Opdracht: Schrijf de brief over de regelgeving voor boerderijzuivelaars verder, te beginnen na de laatste zin van het tekstfragment hieronder.

Tekstfragment:
* * *

Regelgeving zuivelbedrijven
De Voorzitter van de Tweede Kamer
der Staten-Generaal
Postbus 20018
2500 EA DEN HAAG
VGP/VV 2868596
22 augustus 2008
In mijn beantwoording van de kamervragen over de regelgeving bij zuivelbedrijven (nr. 279) heb ik toegezegd dat op verzoek van de boerderijzuivelaars nagegaan wordt in hoeverre het mogelijk is de frequentie van beoordeling bij de boerderijzuivelaars te verminderen. Hieronder licht ik mijn bevindingen toe.
In het kader van de Verordening EG/853/2004 (hygiëneregelgeving) moeten de bereiders van zuivelproducten worden erkend. De controles in verband met erkenning en het onderhoud van de erkenningen worden bij de bedrijven in rekening gebracht. Controles bij boerderijzuivelaars die alleen huisverkoop hebben vinden plaats op kosten van de overheid.
Om nu de bedrijven te ondersteunen bij de implementatie van de regelgeving is door het Productschap Zuivel een ‘Hygiënecode voor de boerderijzuivelaar’ ontwikkeld. In deze code staat omschreven welke acties en registraties nodig zijn om aan de hygiëneregelgeving te kunnen voldoen. Het is een hulpmiddel voor bedrijven die onvoldoende inzicht hebben in het omzetten van de doelvoorschriften vanuit de hygiëneregelgeving naar uitvoeringsmaatregelen op het bedrijf.
De vraag was of deze hygiënecode kan bijdragen aan het verminderen van de administratieve last en toezichtslast voor de bedrijven. Bij bestudering van de code en het gebruik ervan bij de bedrijven is mij gebleken dat deze code voorkomt dat elke boerderijzuivelbereider een eigen kwaliteitssysteem moet opzetten, gebaseerd op HACCP-principes, met mogelijk veel te veel documentatie en administratie. Dit betekent een forse lastenvermindering voor de bedrijven.

* * *

Verzamelde gegevens:
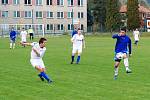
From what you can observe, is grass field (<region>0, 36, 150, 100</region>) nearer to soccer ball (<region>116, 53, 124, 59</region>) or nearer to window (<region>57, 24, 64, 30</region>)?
soccer ball (<region>116, 53, 124, 59</region>)

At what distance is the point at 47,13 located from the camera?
113438mm

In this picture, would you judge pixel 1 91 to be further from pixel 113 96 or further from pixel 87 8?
pixel 87 8

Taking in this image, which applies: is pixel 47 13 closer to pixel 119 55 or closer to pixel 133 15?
pixel 133 15

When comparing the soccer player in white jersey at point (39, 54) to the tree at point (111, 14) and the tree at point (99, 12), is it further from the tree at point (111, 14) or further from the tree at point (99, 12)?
the tree at point (99, 12)

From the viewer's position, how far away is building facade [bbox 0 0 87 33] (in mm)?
108938

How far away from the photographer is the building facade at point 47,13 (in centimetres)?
10894

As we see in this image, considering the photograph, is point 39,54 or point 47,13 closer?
point 39,54

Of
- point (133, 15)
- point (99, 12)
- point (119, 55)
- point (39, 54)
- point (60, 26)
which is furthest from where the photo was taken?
point (99, 12)

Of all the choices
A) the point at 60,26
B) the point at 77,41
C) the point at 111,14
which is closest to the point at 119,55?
the point at 77,41

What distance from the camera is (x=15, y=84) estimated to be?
1569cm

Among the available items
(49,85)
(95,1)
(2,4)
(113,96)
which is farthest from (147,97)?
(95,1)

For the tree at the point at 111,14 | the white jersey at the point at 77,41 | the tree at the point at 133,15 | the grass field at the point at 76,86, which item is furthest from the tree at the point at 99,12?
the grass field at the point at 76,86

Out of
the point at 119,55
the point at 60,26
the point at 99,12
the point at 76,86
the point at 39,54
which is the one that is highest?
the point at 99,12

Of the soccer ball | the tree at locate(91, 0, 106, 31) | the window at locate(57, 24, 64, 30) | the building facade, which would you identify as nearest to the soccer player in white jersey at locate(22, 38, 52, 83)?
the soccer ball
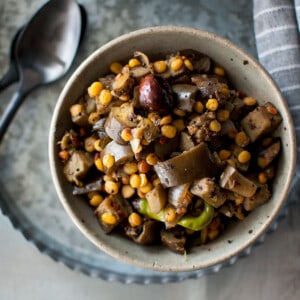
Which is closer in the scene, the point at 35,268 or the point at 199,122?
the point at 199,122

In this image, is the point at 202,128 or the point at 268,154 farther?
the point at 268,154

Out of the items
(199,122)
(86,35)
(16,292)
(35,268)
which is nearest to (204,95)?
(199,122)

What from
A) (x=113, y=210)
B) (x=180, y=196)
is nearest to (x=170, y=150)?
(x=180, y=196)

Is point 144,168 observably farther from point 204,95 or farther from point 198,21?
point 198,21

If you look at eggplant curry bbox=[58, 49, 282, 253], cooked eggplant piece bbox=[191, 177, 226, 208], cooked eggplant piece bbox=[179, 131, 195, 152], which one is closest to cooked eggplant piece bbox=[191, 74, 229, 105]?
eggplant curry bbox=[58, 49, 282, 253]

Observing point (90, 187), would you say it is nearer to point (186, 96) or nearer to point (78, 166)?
point (78, 166)

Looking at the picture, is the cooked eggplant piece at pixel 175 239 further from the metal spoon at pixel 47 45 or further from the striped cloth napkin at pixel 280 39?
the metal spoon at pixel 47 45
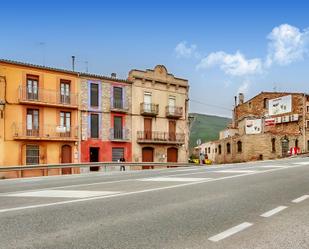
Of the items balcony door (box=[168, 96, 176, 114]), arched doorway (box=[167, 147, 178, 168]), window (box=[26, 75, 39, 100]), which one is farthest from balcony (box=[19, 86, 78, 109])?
arched doorway (box=[167, 147, 178, 168])

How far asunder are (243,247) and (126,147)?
104 feet

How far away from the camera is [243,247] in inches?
154

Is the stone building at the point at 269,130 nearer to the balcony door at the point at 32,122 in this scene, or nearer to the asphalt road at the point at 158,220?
the balcony door at the point at 32,122

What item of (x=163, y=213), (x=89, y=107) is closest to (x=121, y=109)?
(x=89, y=107)

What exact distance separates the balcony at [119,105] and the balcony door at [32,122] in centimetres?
721

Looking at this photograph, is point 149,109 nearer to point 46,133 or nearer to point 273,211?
point 46,133

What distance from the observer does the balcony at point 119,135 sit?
113 feet

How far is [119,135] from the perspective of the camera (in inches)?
1383

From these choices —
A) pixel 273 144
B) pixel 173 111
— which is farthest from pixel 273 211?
pixel 273 144

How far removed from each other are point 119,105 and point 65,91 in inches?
220

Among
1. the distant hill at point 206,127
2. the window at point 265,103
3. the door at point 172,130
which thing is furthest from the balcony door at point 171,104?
the distant hill at point 206,127

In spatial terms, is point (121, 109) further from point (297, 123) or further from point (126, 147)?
point (297, 123)

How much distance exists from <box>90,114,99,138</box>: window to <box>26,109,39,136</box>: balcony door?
5.07m

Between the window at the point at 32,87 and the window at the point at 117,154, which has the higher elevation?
the window at the point at 32,87
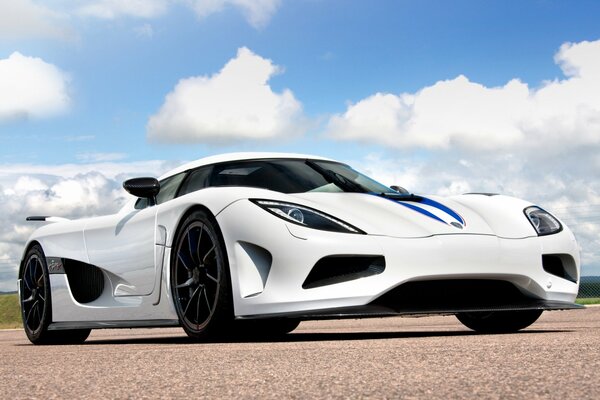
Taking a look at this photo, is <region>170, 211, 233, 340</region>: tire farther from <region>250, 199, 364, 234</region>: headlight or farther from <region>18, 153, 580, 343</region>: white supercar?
<region>250, 199, 364, 234</region>: headlight

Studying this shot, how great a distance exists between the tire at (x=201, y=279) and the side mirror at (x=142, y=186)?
0.71 metres

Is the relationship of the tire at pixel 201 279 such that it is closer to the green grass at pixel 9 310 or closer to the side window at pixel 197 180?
the side window at pixel 197 180

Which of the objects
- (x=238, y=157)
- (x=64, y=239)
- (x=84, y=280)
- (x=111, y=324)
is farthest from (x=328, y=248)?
(x=64, y=239)

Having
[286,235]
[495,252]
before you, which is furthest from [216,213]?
[495,252]

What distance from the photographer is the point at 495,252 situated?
5691 mm

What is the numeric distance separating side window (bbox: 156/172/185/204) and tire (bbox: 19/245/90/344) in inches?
55.6

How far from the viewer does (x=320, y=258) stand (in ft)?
17.3

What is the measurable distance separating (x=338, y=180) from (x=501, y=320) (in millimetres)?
1775

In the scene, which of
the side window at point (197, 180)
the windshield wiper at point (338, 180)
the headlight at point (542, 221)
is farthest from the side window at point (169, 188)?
the headlight at point (542, 221)

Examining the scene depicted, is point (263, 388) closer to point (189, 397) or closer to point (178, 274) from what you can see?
point (189, 397)

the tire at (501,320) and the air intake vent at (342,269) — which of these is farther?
the tire at (501,320)

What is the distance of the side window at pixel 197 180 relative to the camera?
6602 millimetres

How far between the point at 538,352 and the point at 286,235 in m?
1.82

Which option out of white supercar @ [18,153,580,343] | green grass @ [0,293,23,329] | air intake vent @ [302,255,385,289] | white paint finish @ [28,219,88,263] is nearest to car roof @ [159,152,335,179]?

* * *

Antwoord:
Echter om een goede naleving van de hygiënevoorschriften in deze bedrijven te realiseren is voor zowel bedrijven die werken met of zonder de code een minimale bezoekfrequentie van eenmaal per jaar door de toezichthouder noodzakelijk. Gezien het feit dat deze bedrijfstak rauwmelkse zuivelproducten voortbrengt en daarom het hygiënisch werken en de microbiologische kwaliteit van de zuivelproducten een aandachtspunt is kan deze frequentie niet nog verder teruggebracht worden.
Ik acht het wel van belang dat de sector haar kennis over de hygiënische productie van de ambachtelijke zuivelproducten op peil brengt en houdt. De sector moet deze kennisoverdracht onderling zelf goed organiseren. Een adequaat kennisniveau op het gebied van hygiënisch werken bij de individuele ondernemer kan namelijk leiden tot een verminderde toezichtslast omdat een inspectie dan niet veel tijd in beslag hoeft te nemen.
Ik hoop u hiermee voldoende te hebben geïnformeerd.